Over the past five years I have been driven by a simple hypothesis: If the food served in our hospitals is part of the problem, is MUST be part of the solution. Thus, upgrading the foods served and the nutrition information provided by hospitals to their staff and visitors is desperately needed. “Let medicine be thy food, and food be thy medicine.” –Hippocrates
In 2010, my wife Julie and I started “FARE WELLNESS” and hosted our first cooking class for resident doctors at The Institute of Culinary Education which was featured in the Wall Street Journal titled, “Teaching Healthy Ways to Doctors in the Kitchen.” Since then, we have taught over 250 doctors, 50 hospital chefs and dieticians how to cook a healthy and delicious whole food, plant-based meal at the Natural Gourmet Institute on Mondays to support The Meatless Monday/Healthy Monday’s campaigns. The goals of these cooking classes are to make healthy, delicious whole food plant-based foods accessible to doctors, and through culinary and nutritional education, prepare them to discuss better food choices with their patients.
Hospitality. A healthy cafeteria, an employee gym, a juice bar and organic garden should be as mandatory as restrooms and operating rooms. Since June 2013, we have been working on “Victory Greens,” the first educational and edible organic rooftop garden on a hospital in NYC. The Lenox Hill Hospital cafeteria and patients have been eating the fruits of its labor, from “Rooftop to Bedside” because improving hospital food is good medicine.
Dear hospital administrators, its time you introduce whole and fresh foods, preferably plant based foods that heal and not harm our patients and that must be an immediate goal. Secondly, ban processed meats, classified as class 1 carcinogens by the World Health Organization, ban sugary beverages, and finally, ban fast food restaurants and options in our hospitals.
Our patients and staffs wellbeing are our most powerful drivers for change. It is evident that urgent reform is required both to prevent our colleagues inadvertently adding to the chronic disease burden on the health service and to ensure that we achieve and maintain quality care that’s safe and effective for all who visit our hospitals.

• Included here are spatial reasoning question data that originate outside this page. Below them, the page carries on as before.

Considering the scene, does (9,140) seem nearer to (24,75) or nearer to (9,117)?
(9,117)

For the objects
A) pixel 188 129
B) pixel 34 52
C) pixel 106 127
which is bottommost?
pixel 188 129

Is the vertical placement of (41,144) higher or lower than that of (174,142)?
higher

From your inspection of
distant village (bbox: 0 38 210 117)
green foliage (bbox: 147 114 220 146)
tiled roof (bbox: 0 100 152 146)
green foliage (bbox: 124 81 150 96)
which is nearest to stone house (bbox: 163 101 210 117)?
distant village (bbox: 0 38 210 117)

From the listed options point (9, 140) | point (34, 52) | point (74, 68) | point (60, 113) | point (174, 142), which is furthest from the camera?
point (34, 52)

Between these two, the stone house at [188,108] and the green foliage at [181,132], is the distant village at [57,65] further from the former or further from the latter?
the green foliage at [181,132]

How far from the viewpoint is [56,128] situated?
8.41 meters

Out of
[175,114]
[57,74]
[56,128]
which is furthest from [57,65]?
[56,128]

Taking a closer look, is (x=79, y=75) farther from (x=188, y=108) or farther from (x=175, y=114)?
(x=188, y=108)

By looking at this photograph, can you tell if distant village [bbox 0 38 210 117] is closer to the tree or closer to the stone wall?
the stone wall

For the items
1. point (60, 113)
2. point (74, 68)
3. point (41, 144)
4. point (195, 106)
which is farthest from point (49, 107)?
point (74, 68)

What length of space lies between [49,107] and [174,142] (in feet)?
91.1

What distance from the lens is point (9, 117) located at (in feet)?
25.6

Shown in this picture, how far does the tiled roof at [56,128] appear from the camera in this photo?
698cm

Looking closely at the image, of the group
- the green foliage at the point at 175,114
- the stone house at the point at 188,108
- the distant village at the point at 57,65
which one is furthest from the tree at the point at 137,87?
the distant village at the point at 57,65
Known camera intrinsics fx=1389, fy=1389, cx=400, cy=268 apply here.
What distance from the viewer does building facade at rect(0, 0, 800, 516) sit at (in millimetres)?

Let this be the time future generations say that our hospitals, doctors, chefs, farmers and policy makers finally got it right. Please insist that hospitals serve only healthful, mostly whole food plant-based options that can prevent and even reverse diabetes, heart disease and other life-threatening conditions. By offering more healthful choices instead of the same old “hospital food” we can truly HELP our patients, not create more clients. Oh yeah, but preventative medicine would be bad for return business. I exclaim, “Food Fight!”